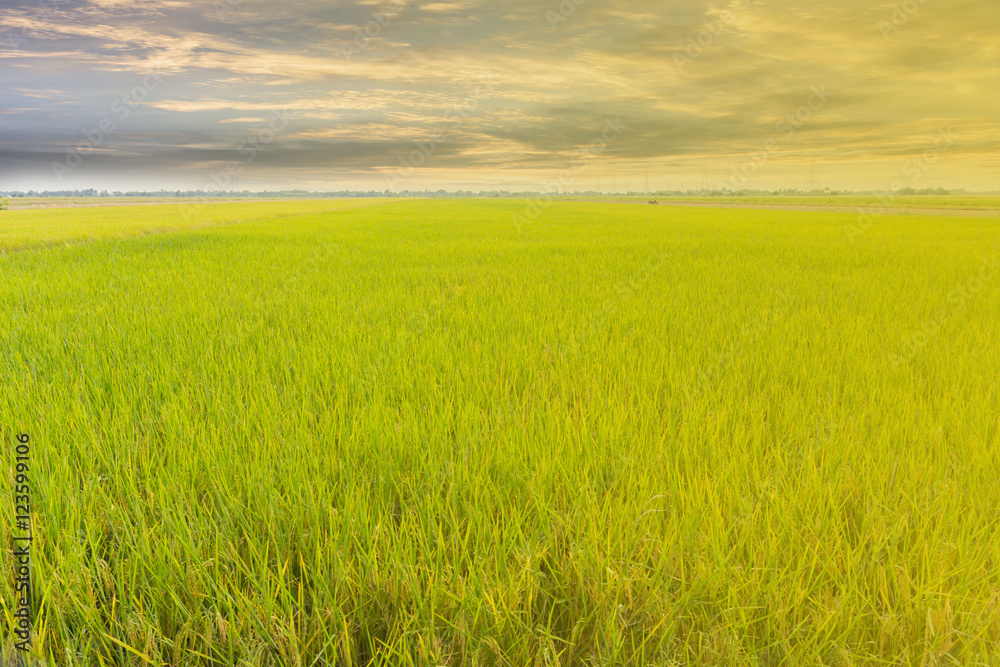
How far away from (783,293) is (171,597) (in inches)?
237

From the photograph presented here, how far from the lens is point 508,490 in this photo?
173 cm

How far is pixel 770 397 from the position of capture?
2682 mm

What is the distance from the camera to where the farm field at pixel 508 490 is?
1180 mm

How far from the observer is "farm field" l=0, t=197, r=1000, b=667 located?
1180mm

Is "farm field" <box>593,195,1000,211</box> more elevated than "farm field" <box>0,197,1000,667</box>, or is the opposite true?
"farm field" <box>593,195,1000,211</box>

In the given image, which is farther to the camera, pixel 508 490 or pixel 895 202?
pixel 895 202

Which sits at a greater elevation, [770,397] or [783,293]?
[783,293]

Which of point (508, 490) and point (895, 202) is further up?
point (895, 202)

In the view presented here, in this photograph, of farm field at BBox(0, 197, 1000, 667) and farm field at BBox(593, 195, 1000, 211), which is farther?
farm field at BBox(593, 195, 1000, 211)

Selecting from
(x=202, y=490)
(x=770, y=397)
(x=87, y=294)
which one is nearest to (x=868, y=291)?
(x=770, y=397)

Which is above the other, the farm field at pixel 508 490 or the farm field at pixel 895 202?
the farm field at pixel 895 202

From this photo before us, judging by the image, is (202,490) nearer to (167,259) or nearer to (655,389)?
(655,389)

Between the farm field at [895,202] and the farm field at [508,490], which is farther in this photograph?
the farm field at [895,202]

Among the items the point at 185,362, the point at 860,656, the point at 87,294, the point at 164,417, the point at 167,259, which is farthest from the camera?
the point at 167,259
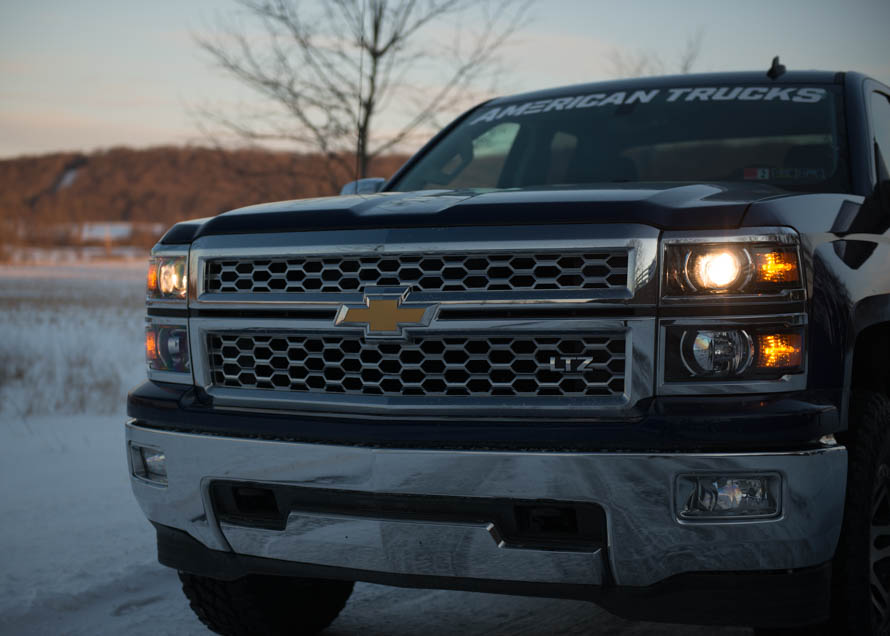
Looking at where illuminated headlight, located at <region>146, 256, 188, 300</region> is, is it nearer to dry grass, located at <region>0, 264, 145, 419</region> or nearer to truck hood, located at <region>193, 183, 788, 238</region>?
truck hood, located at <region>193, 183, 788, 238</region>

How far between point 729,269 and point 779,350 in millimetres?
214

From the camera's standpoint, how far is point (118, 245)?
59.5m

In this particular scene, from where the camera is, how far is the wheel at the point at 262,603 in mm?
3260

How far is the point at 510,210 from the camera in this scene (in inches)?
100

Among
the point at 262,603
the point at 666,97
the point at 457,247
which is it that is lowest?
the point at 262,603

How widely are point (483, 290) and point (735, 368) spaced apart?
604 mm

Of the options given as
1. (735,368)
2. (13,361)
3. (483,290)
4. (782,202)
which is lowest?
(13,361)

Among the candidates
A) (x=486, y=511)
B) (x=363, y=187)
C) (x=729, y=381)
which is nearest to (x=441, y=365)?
(x=486, y=511)

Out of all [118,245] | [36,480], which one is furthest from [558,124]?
[118,245]

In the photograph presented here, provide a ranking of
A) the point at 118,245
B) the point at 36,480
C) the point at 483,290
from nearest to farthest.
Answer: the point at 483,290 → the point at 36,480 → the point at 118,245

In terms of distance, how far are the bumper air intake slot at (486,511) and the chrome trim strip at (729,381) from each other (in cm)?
33

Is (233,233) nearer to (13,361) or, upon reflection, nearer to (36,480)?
(36,480)

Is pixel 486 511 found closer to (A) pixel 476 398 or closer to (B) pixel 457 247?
(A) pixel 476 398

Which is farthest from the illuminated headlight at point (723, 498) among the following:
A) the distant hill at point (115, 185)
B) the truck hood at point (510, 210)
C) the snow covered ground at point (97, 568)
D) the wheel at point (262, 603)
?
the distant hill at point (115, 185)
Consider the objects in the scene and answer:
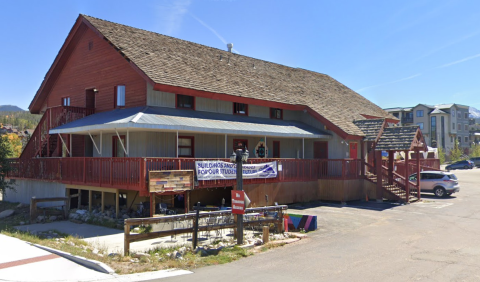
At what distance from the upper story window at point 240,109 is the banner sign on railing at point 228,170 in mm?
4346

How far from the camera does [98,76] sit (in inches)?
911

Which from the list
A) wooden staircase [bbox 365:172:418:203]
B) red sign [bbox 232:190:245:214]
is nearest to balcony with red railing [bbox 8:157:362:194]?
wooden staircase [bbox 365:172:418:203]

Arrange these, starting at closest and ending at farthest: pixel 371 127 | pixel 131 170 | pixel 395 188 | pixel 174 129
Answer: pixel 131 170 < pixel 174 129 < pixel 395 188 < pixel 371 127

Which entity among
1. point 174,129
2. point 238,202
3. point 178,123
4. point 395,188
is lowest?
point 395,188

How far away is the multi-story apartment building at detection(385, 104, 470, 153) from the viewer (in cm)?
9150

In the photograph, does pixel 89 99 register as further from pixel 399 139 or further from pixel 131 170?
pixel 399 139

========

### Seu objetivo
Reproduza palavra por palavra os itens acima, começando na linha que contém "How far from the camera" e indo até o fim dos itens, com essa linha e a última incluídas.

### Resposta correta
How far from the camera does [98,76] sit (in inches)?
911

Which from the list
A) wooden staircase [bbox 365:172:418:203]
B) red sign [bbox 232:190:245:214]
is nearest to balcony with red railing [bbox 8:157:362:194]?
wooden staircase [bbox 365:172:418:203]

Arrange these, starting at closest and ending at farthest: pixel 371 127 | pixel 131 170 | pixel 395 188 | pixel 174 129
Answer: pixel 131 170 < pixel 174 129 < pixel 395 188 < pixel 371 127

Which entity among
1. point 174,129
2. point 238,202
3. point 178,123
4. point 395,188
is lowest?
point 395,188

How far away is the multi-story apartment building at detection(385, 104, 470, 153) from the viewer (in cm)?
9150

In the photograph, does pixel 89 99 register as further from pixel 399 139 or further from pixel 131 170?
pixel 399 139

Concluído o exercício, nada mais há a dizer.